Il sort quelques photos et me demande si je reconnais une personne, ce à quoi je réponds par la négative. Je sens bien qu'il ne me croit pas, mais sincèrement, je ne reconnais personne, cinq jeunes hommes, mais aucun ne me semble familier.
- Je répète, vous êtes bien Melle Nathalie D ? Il me regarde intensément.
- Oui.
- Vous êtes bien élève infirmière à la croix rouge de Bois Guillaume? Ses poings se ferment nerveusement sur la table.
- Oui. Ma voix est à peine audible!
- Vous pratiquez l'équitation chez une de vos patientes ? Il se lève de sa chaise.
- Oui. Je me sens rapetisser à vue d'œil!
- Vous vivez bien au foyer L ? Il ouvre grand les yeux, tape sur la table et insiste cramoisi par la frustration.
- Oui.
Il fait le tour de son bureau, passe derrière moi et plaque violemment une photo devant moi!
- Alors, vous ne reconnaissez toujours personne?
- Je l'ai peut-être croisé Monsieur, mais je n'en suis pas certaine, je ne suis pas physionomiste! J'ai comme l'impression de fondre sur cette chaise, son bureau me semble démesuré, je sens mon pouls battre dans mes tempes, je sais bien qu'il ne me croit pas, mais je ne mens pas!!! Je ne suis par certaine de le reconnaître ce type!
- Alors, vous passez deux soirées avec une personne et vous pouvez oublier même son visage! Il est rouge de colère.
- Que faisiez-vous dans la nuit du 14 au 15 novembre 199..
- Mais Monsieur, si vous me demandiez ce que je faisais une nuit il y a quinze jours, sauf fait exceptionnel, je ne pourrais vous le dire, alors il y a un an!!
Je vois bien que je l'excède, mais je ne peux lui donner les informations qu'il attend!

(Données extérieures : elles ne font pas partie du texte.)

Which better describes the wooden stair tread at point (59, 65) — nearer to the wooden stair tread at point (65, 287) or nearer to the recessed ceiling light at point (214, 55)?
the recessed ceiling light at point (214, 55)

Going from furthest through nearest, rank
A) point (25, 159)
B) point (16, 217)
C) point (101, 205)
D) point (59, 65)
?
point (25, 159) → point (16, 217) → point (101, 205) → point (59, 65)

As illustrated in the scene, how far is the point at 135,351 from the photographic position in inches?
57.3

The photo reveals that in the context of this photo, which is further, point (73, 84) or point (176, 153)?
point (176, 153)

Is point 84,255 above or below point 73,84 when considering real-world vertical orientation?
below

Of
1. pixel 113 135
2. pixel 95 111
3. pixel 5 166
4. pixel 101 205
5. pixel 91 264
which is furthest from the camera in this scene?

- Vous voyez Mademoiselle, cet homme est accusé d'un fait répréhensible et il vous nomme, vous... Mlle D... comme alibi! Il vous aurait rencontré il y a un an, vous auriez passé deux soirées ensemble, et enfin une nuit, cette nuit fatidique qu'il dit avoir passé avec vous dans un hôtel!
- Enfin!
- Monsieur l'agent, j'ai une mémoire de poisson rouge..., je ne suis pas le moins du monde physionomiste, ça frise même l'état pathologique..., mais je peux vous signifier et vous signer de suite et sans aucune hésitation que je n'ai, à ce jour, jamais passée une nuit à l'hôtel avec un homme.
Ce fameux jeune homme, je l'appris plus tard, avait cambriolé une bijouterie dans la nuit du 14 au 15 novembre et souhaitait m'utiliser comme alibi.
Comme on fait son lit on se couche, paraît-il, heureusement, je ne me suis pas couché et il a dû assumer les conséquences de ses actes!